Yes, well, I wasn't going to ask because he once sent me an email, after I'd told him I was off work with a bad back, telling me all about his bad back, the details of which I'm not going to go into but were to do with his sex life (or lack of it). When I reminded him of this, he said, "wasn't that a private email?" I said, "I'd only met you twice!" He said, mock-loftily, "but I have matured since then." Does he mean he's stopped blurting? "I have." Having complained about sharing that I really didn't want to know, I can hardly now complain that he's stopped telling all. But I do hope he hasn't altogether: it's a large part of his charm, which is considerable.

He tried his best to convince me that he's all boring business these days. He sent a follow-up email: "I am very much about BRAND - strategy - BUSINESS." Which is the sort of thing you'd expect from a PR practitioner. But he then wrote: "I hope business naturally flows in moving to enhance the positive in people's perception," which is pure, kooky, Simich.

He believes in something called "karmic energy". Did he mean that X would get hers? I thought that was fair enough, given the catty nature of the social scene, but he looked genuinely appalled. "No, no.

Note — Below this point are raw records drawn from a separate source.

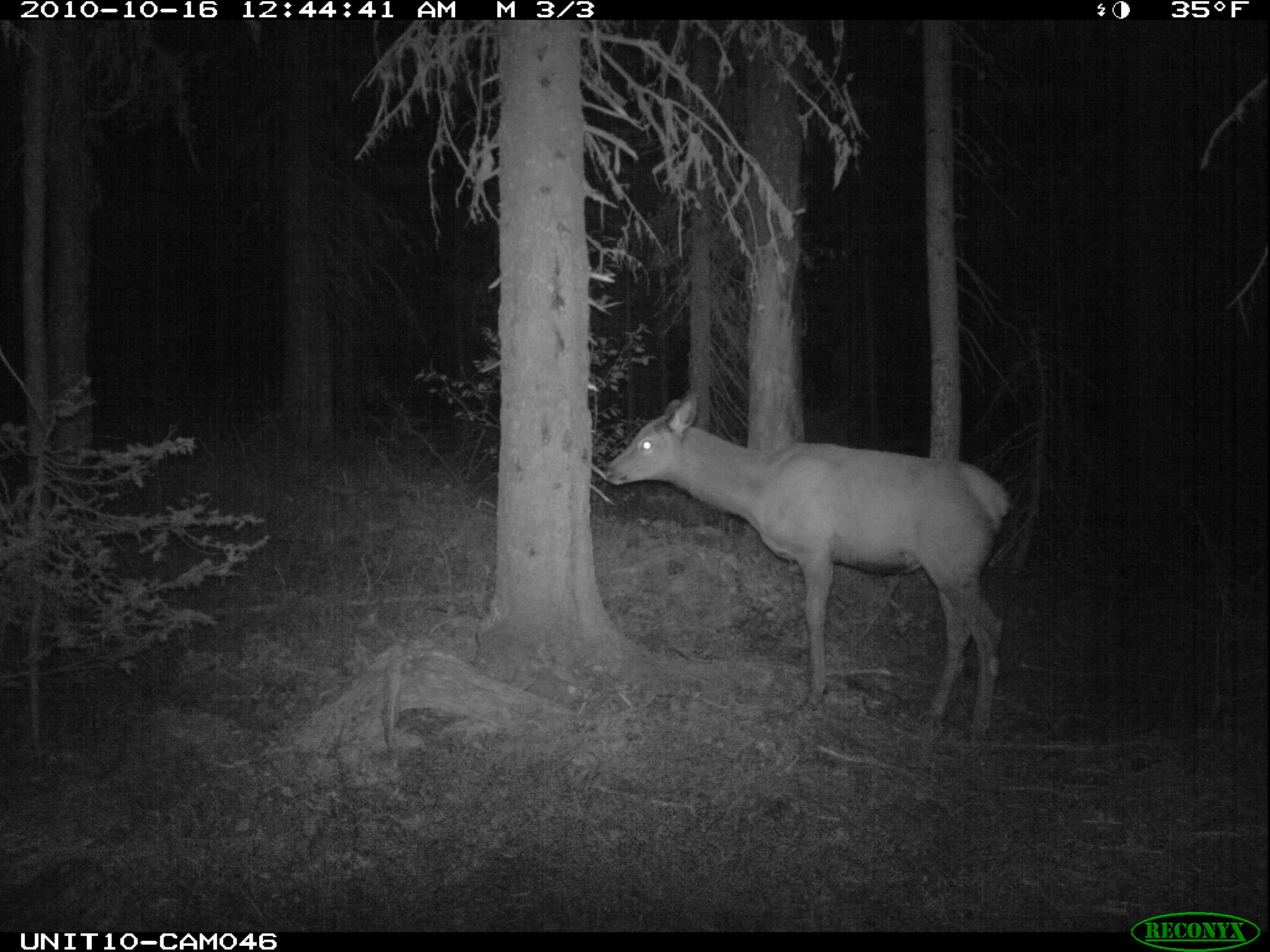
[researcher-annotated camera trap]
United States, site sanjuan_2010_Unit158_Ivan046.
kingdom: Animalia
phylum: Chordata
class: Mammalia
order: Artiodactyla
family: Cervidae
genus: Cervus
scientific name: Cervus elaphus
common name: red deer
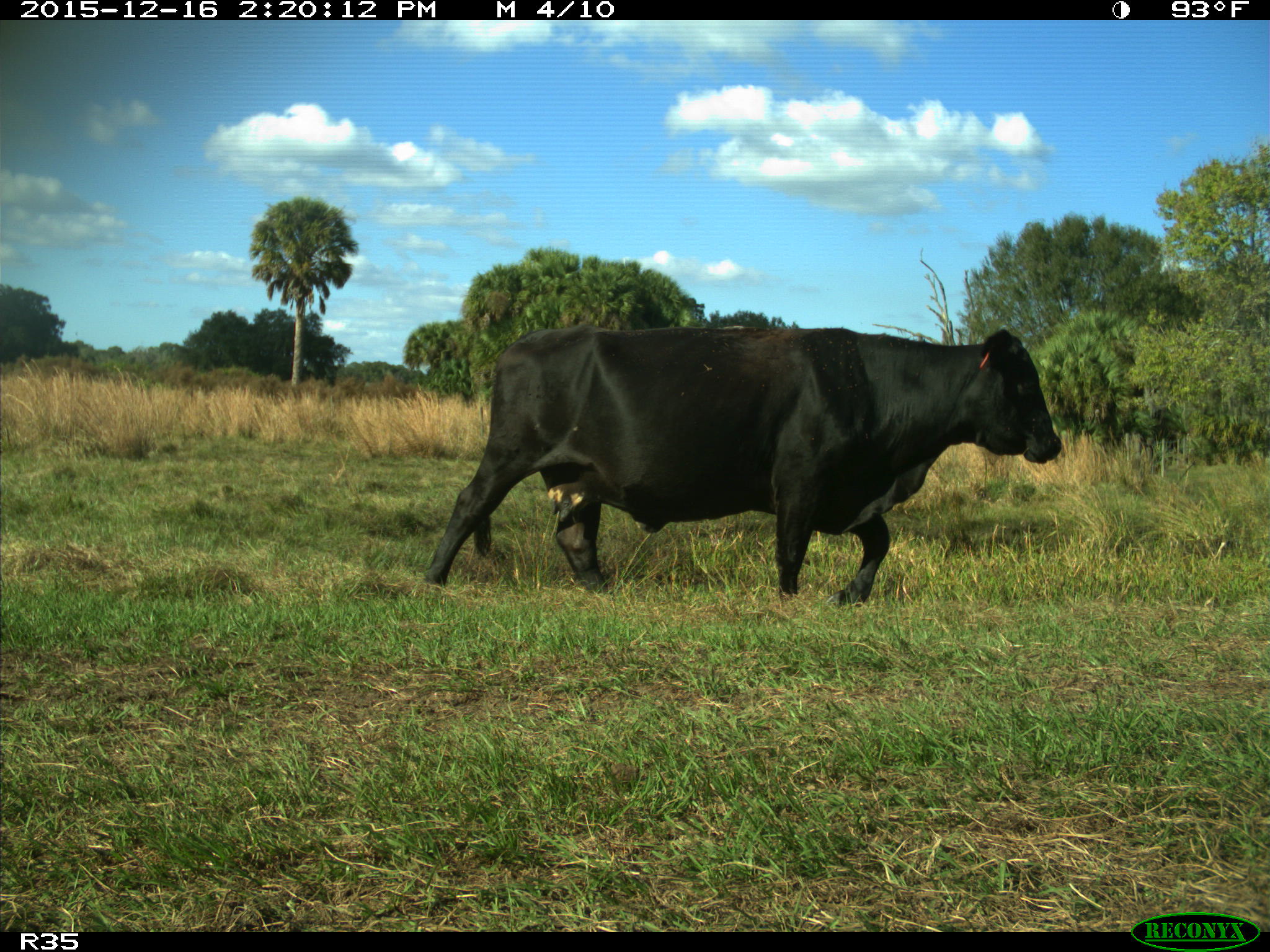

I mean if you put out good stuff, you'll get good stuff." He had said, "I didn't want to be kooky here." He told me that he sometimes dreams about things and the next day, they happen. "I've got a little bit of psychic life to me."

The really big change in him is that he is now "corporate", which means that the PR business, One Agency, he runs with his mother, Anne Simich, is no longer concentrating so much on "the opening of an envelope" type events they were known for. He calls his mum Mother. But why does he? "I suppose it's a way of trying to be posh!" He is not all posh. "No!" She cuts his hair and he tells her everything, so she must be unshockable.

He says he doesn't like gossip (telling intimate details of his own life obviously doesn't count). But, really? He was BFFs first with the former Sunday Star-Times gossip columnist Bridget Saunders, then, after they fell out, with the Herald on Sunday's Rachel Glucina. He and Glucina have also since fallen out. I asked why and he said, after a long pause, "I like everyone!" That can't be true. "Well, I'll never say a negative word about anyone." It is a dangerous business falling out with gossip columnists and there was an item about his weight loss implying ... Well, what? "That I had Aids. Or was a drug addict." He doesn't seem to be particularly upset by this, although he said he did make a phone call to the paper, "and just said, you know, 'that's not on.' I just didn't think it was appropriate."

He said, "I would really like to fly the flag for everyone and say: 'hey, everyone be friends.' But I suppose that was a past era." A little plaintively and perhaps naively, for someone who has been such a part of that scene, he said it would be nice if someone had written, "he's got fit". "Because it's probably the single best thing I've done since I left school."

He said, "How do I end this part of the conversation as soon as possible?"

By telling me some gossip. He must have some about Pamela Anderson who was Fashion Week's VIP last year. "She had a lot of people back to her hotel room and they had a lot of fun." Doing what? "Well, what's she famous for?" Sex? "Righty oh. So moving on from that ..." Goodness, does he mean orgies? "Well, I'll just leave it as we've said it ... she really was infectiously lovely."

And that, really, is what he does. He is infectiously lovely in the hope that it rubs off on the luvvies and celebs and big egos, which to me sounds like the most unenviable job description in the country. He said, "My job this week is to be a nice guy." That is a funny sort of job description, but it's an accurate one.